Célanire cou-coupé
de Maryse Condé

critiqué par Tistou, le 29 août 2019
( - 68 ans)


La note:  étoiles
Une femme forte
Premier contact avec l’écriture de Maryse Condé, la Guadeloupéenne. Pas du tout ce à quoi je m’attendais. (et d’ailleurs pourquoi diable m’attendais-je à quelque chose ?)
Le style penche vers les cousins d’Haïti, les Dany Laferrière, Lyonel Trouillot, … ou ceux d’Amérique Centrale type Gabriel Garcia Marquez.
Une dose d’onirisme - enfin, la frange de l’onirisme - du féminisme- une bonne dose de féminisme - et un plaisir palpable à écrire, raconter, de la part de Maryse Condé.

»Cette histoire est inspirée d’un fait divers. A la Guadeloupe, en 1995, un bébé fut trouvé, la gorge tranchée, sur un tas d’ordures. Les imaginations allèrent bon train à travers le pays. La mienne comme les autres. »

Maryse Condé n’a pas peur de nous faire voyager puisque Célanire Pinceau, c’est le nom de notre omniprésente (pour ne pas dire omnipotente !) héroïne, a été éduquée religieusement (elle est une oblat ; entendre une religieuse qui n’a pas prononcé ses vœux) à Lyon, venant de Guadeloupe, mais arrive à Grand Bassam (Côte d’Ivoire) en 1901 quand commence le roman, rebondit à Cayenne et revient en Guadeloupe où elle reste fixée après un petit crochet au Pérou.
Célanire porte en permanence un foulard autour du cou et c’est longtemps après que le roman soit entamé qu’il nous sera dit formellement que c’est pour cacher la cicatrice d’un cou coupé. Un cou coupé quand elle était un bébé !
Mais Célanire n’est plus un bébé. C’est une femme bien éduquée, intelligente, et surtout, très déterminée. L’objet de sa détermination ne se dévoilera que progressivement, comme un brouillard qui a beaucoup de mal à quitter la rive d’un fleuve, même si l’on se doute bien qu’il doit y avoir un rapport avec son cou coupé.
L’histoire n’est pas si facile à suivre, au moins pour la partie qui fait appel à des retours en arrière afin de permettre au lecteur de saisir les lignes de force des actions de Célanire.

DONNÉES
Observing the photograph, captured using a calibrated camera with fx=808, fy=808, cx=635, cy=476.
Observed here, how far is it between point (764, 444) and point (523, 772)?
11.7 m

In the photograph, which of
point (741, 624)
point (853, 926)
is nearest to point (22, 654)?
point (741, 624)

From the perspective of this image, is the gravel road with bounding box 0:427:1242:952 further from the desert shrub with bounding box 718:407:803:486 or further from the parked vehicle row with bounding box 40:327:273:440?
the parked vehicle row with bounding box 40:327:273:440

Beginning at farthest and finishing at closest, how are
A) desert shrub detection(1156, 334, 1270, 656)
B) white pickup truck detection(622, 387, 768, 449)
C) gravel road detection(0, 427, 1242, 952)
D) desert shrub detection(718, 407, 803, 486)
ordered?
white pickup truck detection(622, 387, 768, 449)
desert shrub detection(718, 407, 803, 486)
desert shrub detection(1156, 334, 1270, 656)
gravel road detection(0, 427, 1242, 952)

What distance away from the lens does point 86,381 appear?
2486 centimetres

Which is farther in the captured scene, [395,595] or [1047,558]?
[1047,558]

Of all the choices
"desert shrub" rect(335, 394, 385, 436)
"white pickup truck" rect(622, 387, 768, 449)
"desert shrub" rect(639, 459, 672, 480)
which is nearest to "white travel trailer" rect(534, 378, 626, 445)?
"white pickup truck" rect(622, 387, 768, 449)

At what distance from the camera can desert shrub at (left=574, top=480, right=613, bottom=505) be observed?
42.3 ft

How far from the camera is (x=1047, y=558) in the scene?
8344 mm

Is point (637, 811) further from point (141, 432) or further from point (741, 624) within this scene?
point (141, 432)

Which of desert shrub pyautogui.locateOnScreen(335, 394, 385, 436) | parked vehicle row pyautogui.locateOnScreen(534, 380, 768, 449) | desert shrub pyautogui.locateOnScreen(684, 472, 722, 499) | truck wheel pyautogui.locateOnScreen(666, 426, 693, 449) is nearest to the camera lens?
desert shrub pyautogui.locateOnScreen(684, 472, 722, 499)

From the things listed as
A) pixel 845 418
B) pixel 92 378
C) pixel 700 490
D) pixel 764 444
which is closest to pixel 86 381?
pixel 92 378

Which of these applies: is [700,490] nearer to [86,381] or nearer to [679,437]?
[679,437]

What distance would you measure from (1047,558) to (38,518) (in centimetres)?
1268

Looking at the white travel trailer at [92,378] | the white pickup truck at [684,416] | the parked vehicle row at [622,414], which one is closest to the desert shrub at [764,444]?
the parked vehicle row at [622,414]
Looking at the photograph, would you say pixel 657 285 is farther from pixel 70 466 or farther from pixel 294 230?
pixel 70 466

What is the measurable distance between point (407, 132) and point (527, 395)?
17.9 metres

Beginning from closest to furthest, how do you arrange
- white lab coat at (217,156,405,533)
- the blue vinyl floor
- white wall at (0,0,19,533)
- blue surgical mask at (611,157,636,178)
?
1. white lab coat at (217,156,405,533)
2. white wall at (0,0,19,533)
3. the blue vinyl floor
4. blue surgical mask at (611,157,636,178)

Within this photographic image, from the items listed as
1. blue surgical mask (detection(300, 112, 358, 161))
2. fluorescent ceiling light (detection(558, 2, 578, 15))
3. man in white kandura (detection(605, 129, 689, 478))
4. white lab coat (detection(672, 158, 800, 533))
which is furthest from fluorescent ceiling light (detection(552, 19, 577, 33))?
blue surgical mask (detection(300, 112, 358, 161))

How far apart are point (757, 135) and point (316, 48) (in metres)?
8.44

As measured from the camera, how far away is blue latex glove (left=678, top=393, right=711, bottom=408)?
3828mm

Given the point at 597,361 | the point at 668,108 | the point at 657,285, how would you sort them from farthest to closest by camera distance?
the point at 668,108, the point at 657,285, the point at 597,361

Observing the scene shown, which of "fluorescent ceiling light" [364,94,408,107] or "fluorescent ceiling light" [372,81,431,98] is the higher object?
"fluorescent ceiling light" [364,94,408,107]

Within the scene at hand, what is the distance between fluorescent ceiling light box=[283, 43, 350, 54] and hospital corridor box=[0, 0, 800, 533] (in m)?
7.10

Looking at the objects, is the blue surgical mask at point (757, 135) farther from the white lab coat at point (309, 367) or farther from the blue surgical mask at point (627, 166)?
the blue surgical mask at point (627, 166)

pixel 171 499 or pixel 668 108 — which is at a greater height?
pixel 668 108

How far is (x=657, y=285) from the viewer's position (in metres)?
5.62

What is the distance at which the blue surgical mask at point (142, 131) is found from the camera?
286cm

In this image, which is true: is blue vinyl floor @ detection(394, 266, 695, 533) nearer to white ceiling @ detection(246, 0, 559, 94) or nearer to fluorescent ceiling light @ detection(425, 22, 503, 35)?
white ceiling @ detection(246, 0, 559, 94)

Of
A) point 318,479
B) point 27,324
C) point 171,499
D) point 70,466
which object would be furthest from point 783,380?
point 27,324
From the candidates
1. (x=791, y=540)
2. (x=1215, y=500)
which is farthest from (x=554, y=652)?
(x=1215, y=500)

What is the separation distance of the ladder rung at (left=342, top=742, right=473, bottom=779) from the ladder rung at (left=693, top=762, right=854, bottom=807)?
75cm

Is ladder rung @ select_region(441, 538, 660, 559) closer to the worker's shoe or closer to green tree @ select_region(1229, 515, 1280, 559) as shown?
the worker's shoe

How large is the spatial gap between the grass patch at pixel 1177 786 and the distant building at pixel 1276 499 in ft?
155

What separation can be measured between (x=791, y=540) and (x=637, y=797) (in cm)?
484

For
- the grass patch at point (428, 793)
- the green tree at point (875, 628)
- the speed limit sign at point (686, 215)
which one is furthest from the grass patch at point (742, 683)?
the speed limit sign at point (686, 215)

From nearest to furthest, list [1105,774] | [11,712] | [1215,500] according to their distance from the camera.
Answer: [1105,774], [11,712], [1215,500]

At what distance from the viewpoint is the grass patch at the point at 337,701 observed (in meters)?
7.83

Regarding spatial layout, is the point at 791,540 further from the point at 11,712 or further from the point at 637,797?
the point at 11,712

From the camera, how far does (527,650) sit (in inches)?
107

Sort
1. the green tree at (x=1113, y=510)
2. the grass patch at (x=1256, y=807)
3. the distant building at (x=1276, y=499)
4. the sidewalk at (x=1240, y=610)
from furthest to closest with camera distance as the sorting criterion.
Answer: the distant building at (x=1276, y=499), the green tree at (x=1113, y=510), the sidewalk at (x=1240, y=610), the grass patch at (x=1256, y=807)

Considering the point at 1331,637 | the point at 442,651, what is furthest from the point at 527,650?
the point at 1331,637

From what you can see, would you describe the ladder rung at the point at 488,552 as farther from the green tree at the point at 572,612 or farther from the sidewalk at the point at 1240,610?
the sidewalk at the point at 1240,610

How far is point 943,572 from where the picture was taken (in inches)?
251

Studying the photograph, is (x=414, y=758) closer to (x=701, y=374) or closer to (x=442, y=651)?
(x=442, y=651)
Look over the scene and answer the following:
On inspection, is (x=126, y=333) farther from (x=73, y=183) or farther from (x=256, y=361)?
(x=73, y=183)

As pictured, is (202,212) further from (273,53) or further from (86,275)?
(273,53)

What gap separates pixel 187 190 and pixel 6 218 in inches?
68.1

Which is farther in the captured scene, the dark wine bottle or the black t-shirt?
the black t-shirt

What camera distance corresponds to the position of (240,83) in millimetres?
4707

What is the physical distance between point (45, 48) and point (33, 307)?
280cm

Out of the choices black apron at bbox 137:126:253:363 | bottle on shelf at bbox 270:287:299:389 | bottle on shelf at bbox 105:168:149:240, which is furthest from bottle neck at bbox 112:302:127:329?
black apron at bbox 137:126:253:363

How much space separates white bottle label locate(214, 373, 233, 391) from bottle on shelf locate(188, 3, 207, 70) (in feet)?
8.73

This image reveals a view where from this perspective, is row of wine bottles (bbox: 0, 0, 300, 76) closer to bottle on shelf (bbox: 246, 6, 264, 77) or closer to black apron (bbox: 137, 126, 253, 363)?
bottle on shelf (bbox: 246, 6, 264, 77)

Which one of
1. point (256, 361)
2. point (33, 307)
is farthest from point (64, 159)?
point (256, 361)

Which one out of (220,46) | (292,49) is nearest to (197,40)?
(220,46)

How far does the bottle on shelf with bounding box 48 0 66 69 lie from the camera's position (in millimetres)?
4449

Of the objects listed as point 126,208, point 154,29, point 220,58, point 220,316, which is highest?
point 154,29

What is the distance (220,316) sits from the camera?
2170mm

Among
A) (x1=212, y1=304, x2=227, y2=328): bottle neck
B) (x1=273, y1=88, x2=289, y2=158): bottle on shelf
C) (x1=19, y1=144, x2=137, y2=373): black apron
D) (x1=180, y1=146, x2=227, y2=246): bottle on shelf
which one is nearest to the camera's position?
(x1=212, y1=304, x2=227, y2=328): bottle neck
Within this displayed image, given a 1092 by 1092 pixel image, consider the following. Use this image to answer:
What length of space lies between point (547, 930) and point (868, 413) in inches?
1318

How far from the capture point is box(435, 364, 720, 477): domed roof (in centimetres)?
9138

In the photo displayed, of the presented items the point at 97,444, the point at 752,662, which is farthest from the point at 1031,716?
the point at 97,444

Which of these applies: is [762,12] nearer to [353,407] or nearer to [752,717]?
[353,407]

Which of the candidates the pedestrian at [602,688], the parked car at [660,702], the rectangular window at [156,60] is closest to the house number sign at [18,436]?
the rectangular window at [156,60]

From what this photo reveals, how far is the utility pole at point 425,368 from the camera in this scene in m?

EXERCICES
[A] D'après la critique de Célanire cou-coupé, pourquoi Célanire porte-t-elle toujours un foulard autour du cou ?
[B] Résumez en deux phrases la critique de Célanire cou-coupé.
Les enregistrements proviennent d'une autre source.

CORRIGÉS COMPLETS
[A] Pour cacher la cicatrice d'un cou coupé quand elle était bébé.

[B] Pour son premier contact avec l'écriture de Maryse Condé, Tistou découvre un style proche des auteurs d'Haïti ou d'Amérique centrale, avec un peu d'onirisme, beaucoup de féminisme et un vrai plaisir de raconter. Inspiré d'un fait divers survenu en Guadeloupe en 1995, le roman suit Célanire Pinceau, une femme instruite et très déterminée qui cache sous un foulard la cicatrice d'un cou coupé quand elle était bébé, et qui voyage de la Côte d'Ivoire à la Guadeloupe en passant par Cayenne et le Pérou.